Otitis externa is an infection of the outer ear canal, and is more commonly known as swimmer's ear. Water that remains in the ear after swimming can make it easier for bacteria or fungus to grow. The symptoms may range from itching to pain and swelling of the ear canal. Treatment involves pain relief and ear drops to treat the ear infection. It is also helpful to keep the ear dry. Most people recover well with no complications, though people with diabetes or a weakened immune system are at risk of developing a severe infection.

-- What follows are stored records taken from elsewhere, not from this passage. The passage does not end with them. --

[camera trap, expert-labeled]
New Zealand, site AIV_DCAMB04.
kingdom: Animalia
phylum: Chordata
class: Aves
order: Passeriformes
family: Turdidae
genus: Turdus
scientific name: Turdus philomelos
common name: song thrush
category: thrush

Outer ear infections are often caused by bacteria or fungi in the outer ear canal. This canal runs between the ear drum and the visible ear. It commonly occurs when the ear canal is wet, causing a moist, warm environment for bacteria and fungi to grow. People who do water sports or who go swimming regularly may be more likely to develop this condition. Putting in foreign objects (including cotton ear swabs) might cause damage to the skin of the ear canal, and make it easier for bacteria and fungi to grow.


Typical symptoms of an outer ear infection include itching in the ear, pain in the ear, difficulty hearing and a discharge from the ear. Sometimes the whole outer ear may become red and swollen. In severe cases, people may develop headaches and fever.


The diagnosis is made by a physician based on the symptoms and physical examination. This often involves using a small torch (an otoscope) to examine the ear canal and ear drum. It may be necessary to test the discharge from the ear for the specific cause of the infection.


Treatment may involve gentle cleaning of the ear, pain relief and antibiotic therapy. Pain-relieving medications such as ibuprofen or paracetamol are useful to help with pain. A doctor may prescribe antibiotics or anti-fungal medications to treat the infect, and these are most commonly an ointment or drops which are put into the ear. Rarely, oral antibiotics might be needed. Swimming, flying and the use of earplugs should be avoided in order to avoid further irritation of the air canal.


Prevention measures include keeping one's ear dry when swimming, by using soft ear plugs or by keeping the head out of the water, and not inserting things into the ear canal.